#### Required work:
Nothing but the lines from the one containing "Q: Fraction of annotators marking 'resting'?" through the one containing "A: Sequence-level.", both included, should be given again, each exactly as written below.

#### Extracted material:
++++++++

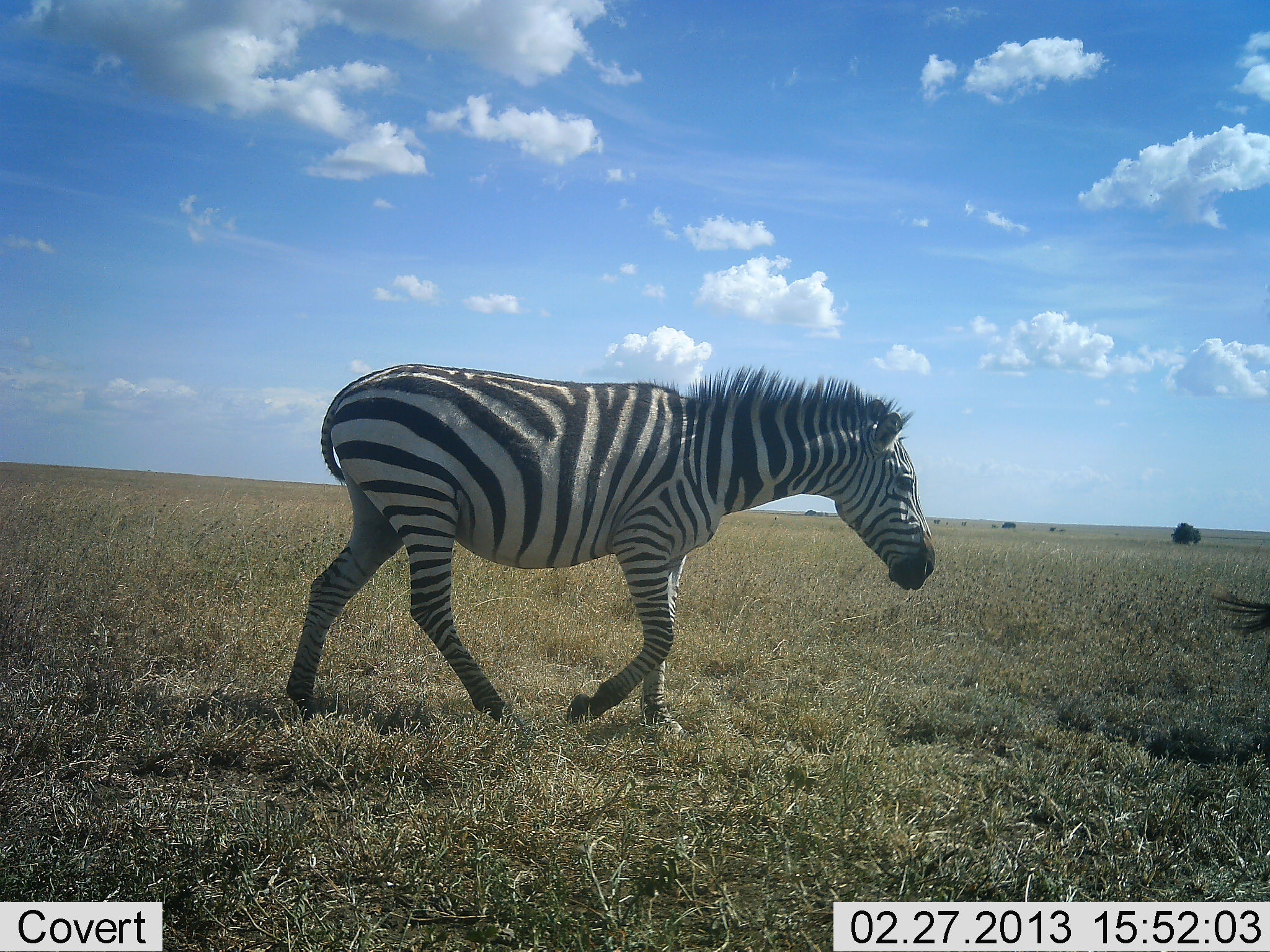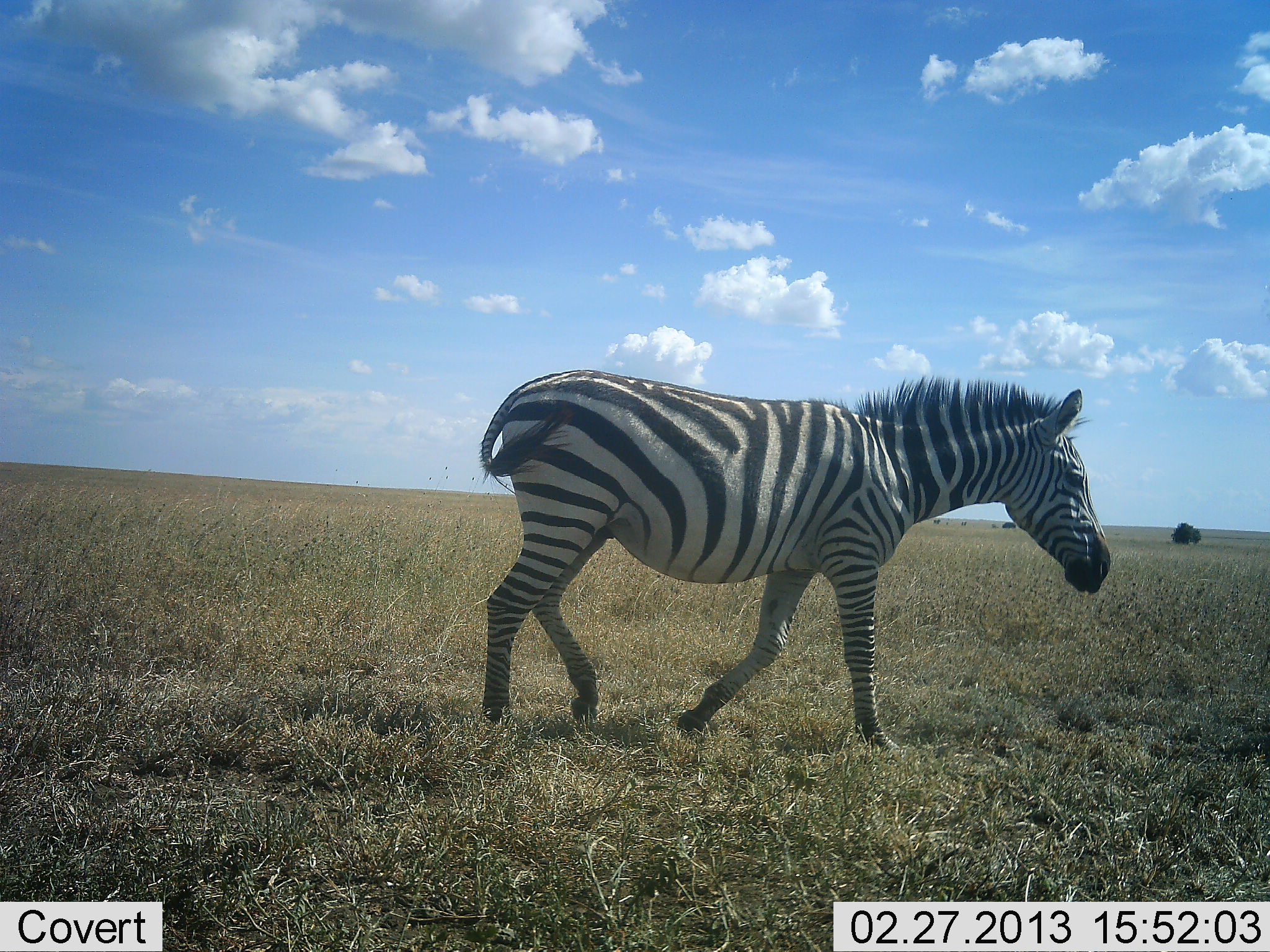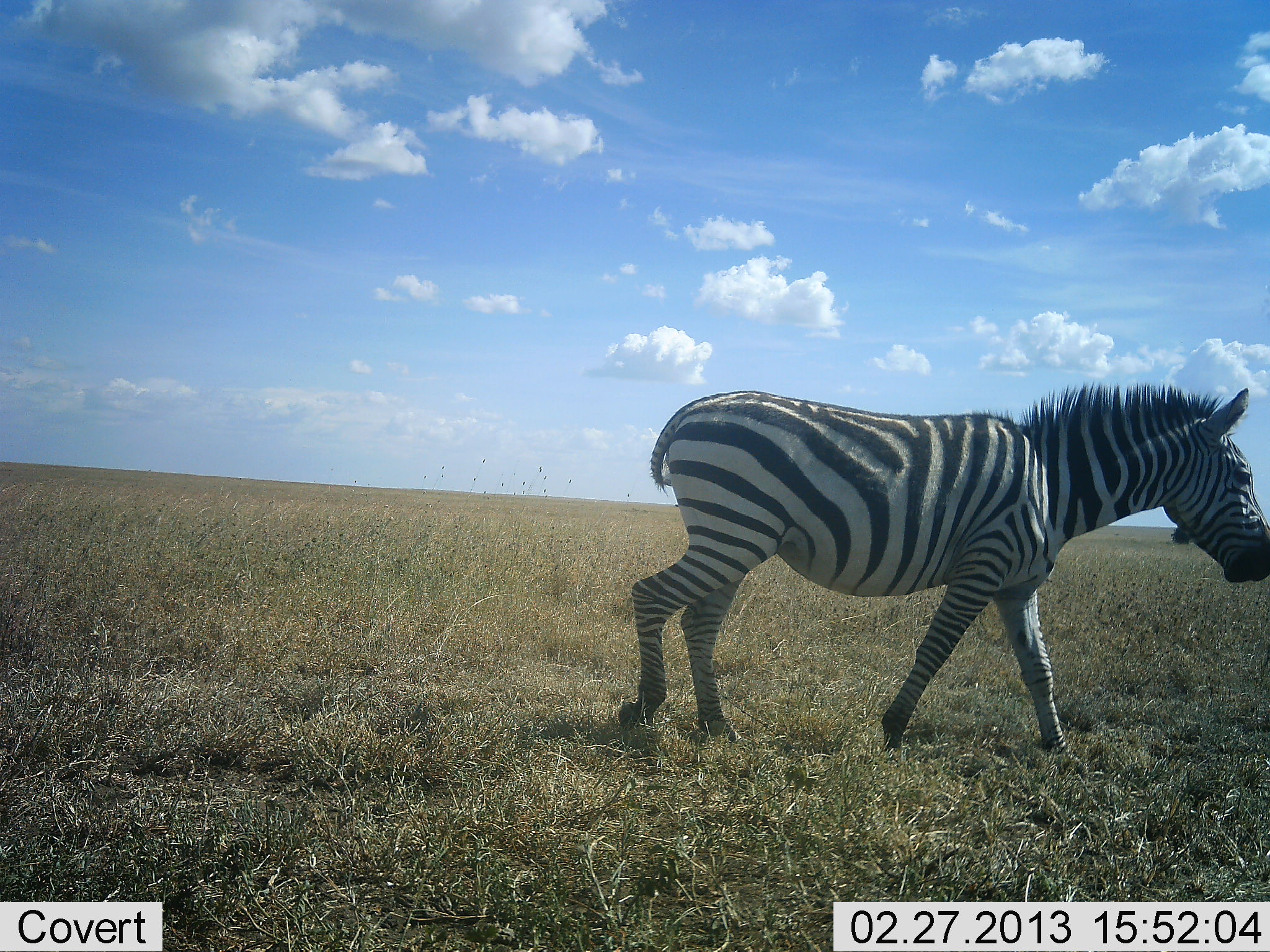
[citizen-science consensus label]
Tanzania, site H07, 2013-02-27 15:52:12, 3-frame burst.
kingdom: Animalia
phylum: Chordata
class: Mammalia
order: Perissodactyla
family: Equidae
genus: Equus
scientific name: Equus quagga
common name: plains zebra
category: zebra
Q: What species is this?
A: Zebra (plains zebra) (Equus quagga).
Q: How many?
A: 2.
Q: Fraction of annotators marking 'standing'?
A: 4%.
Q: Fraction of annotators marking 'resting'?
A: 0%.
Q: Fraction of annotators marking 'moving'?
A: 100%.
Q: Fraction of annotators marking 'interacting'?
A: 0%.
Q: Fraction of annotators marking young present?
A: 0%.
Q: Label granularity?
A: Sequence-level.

++++++++

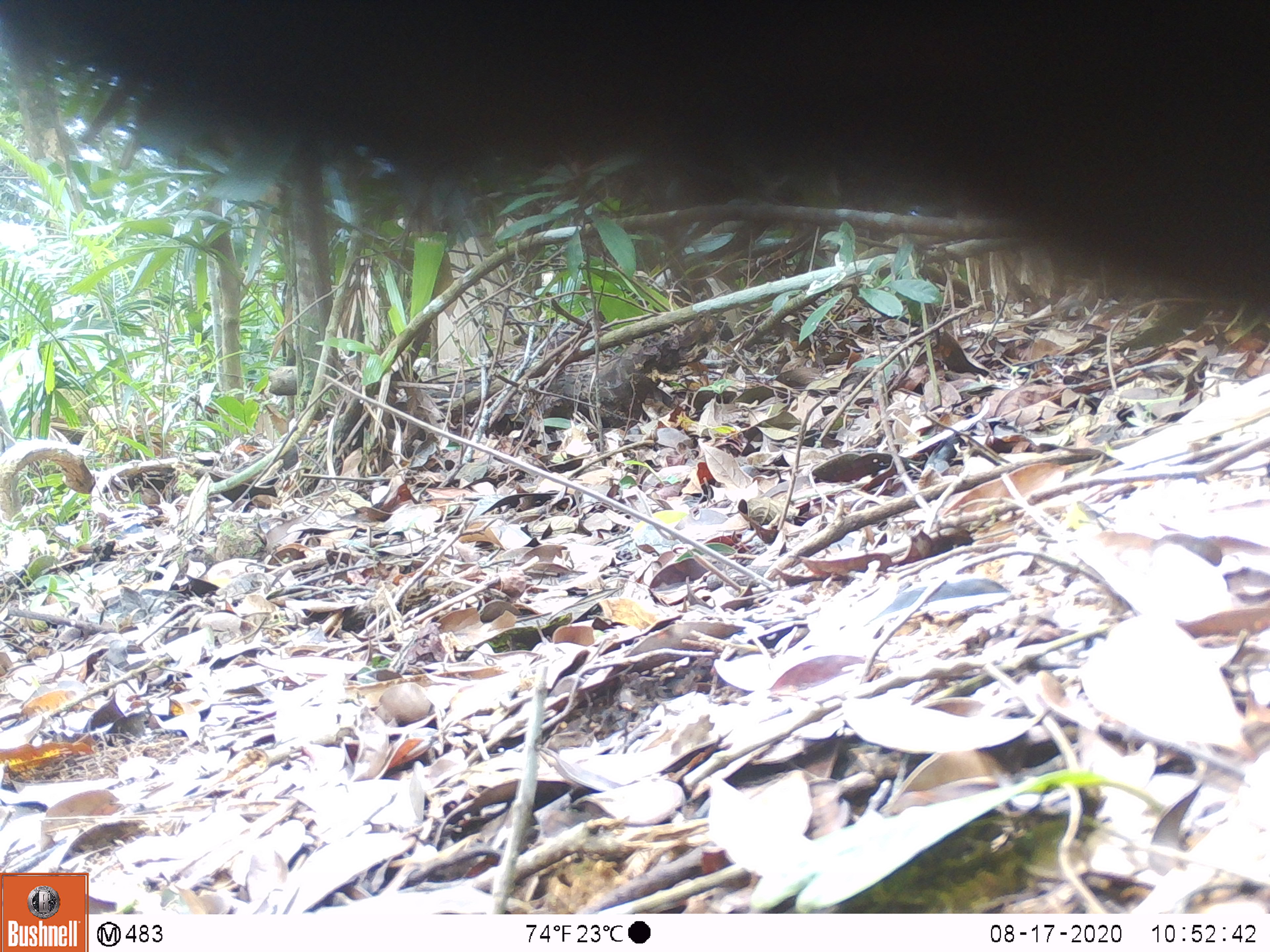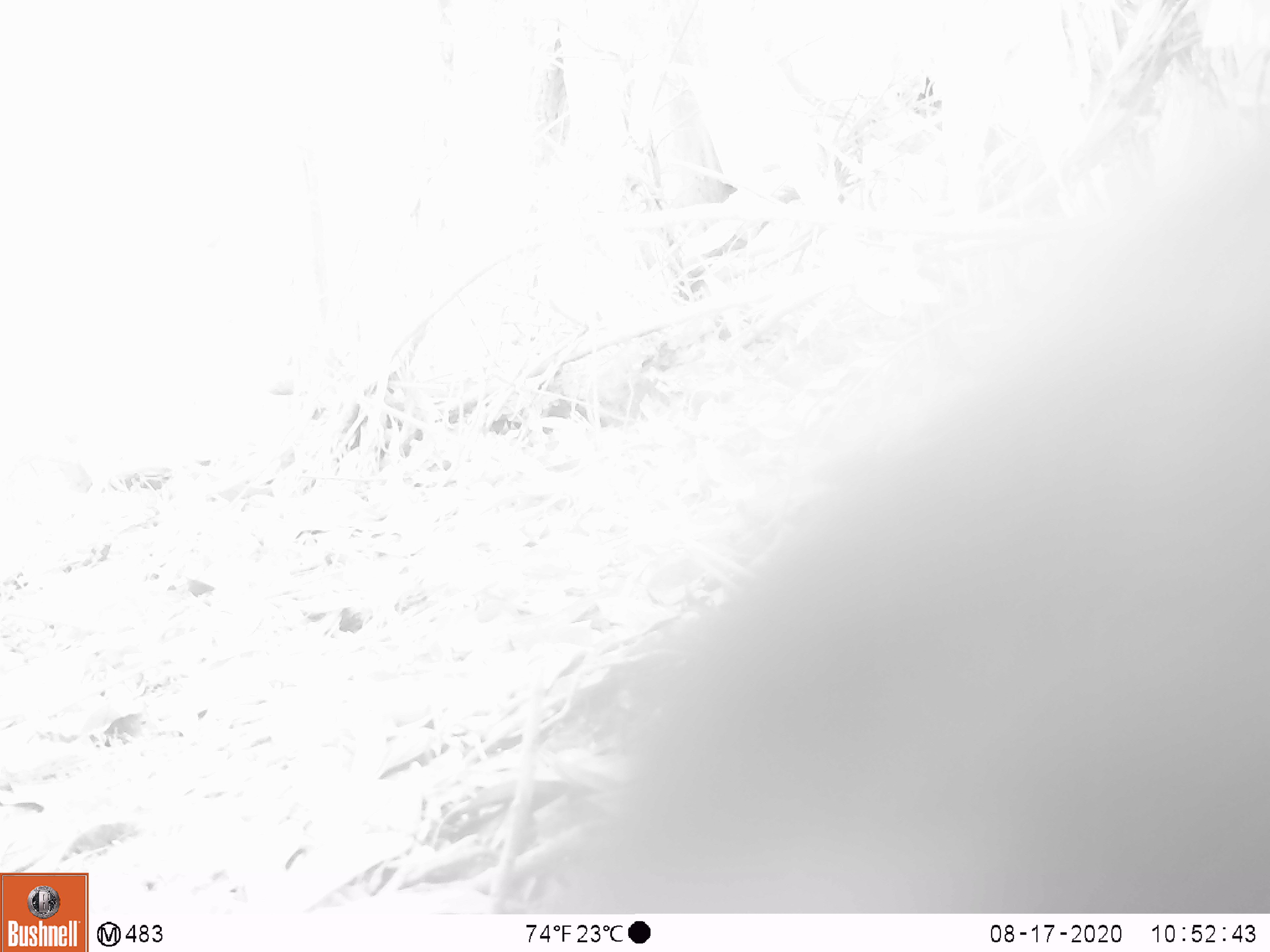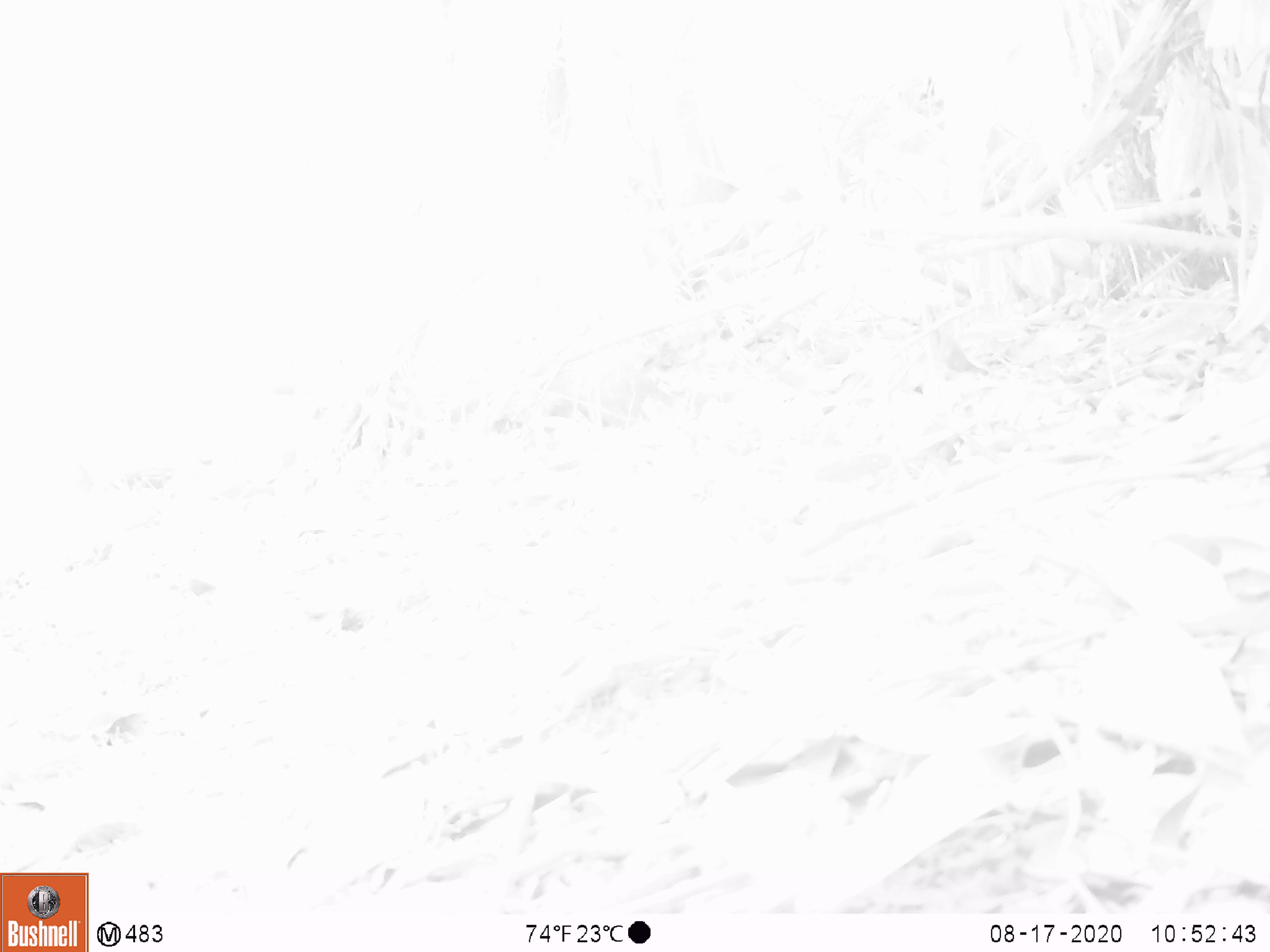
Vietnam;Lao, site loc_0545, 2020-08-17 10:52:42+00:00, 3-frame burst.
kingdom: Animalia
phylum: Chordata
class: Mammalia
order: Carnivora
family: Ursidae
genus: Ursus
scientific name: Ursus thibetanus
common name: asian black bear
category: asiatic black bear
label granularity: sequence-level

++++++++

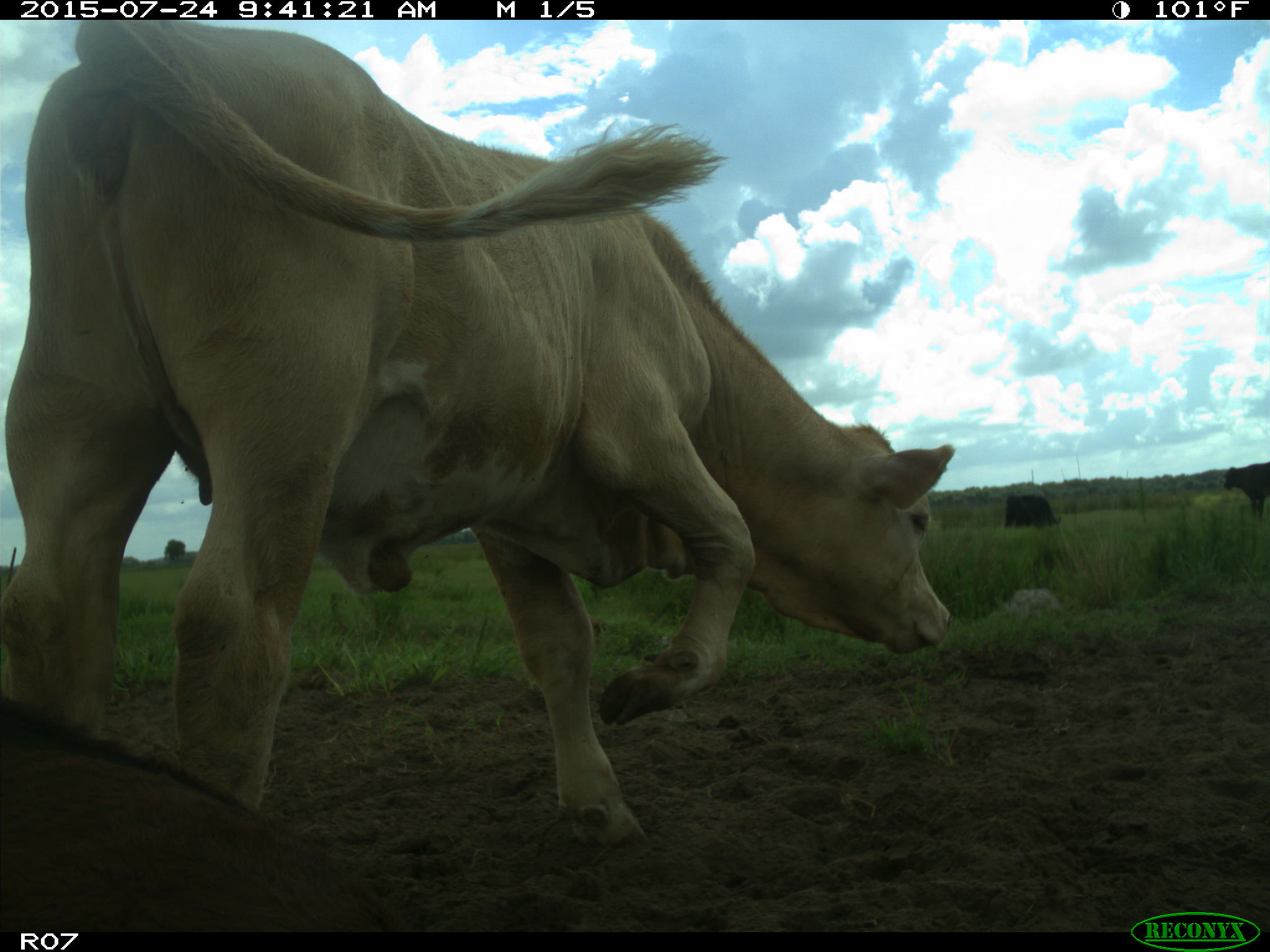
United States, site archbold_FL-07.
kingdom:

++++++++

#### Written answer:
Q: Fraction of annotators marking 'resting'?
A: 0%.
Q: Fraction of annotators marking 'moving'?
A: 100%.
Q: Fraction of annotators marking 'interacting'?
A: 0%.
Q: Fraction of annotators marking young present?
A: 0%.
Q: Label granularity?
A: Sequence-level.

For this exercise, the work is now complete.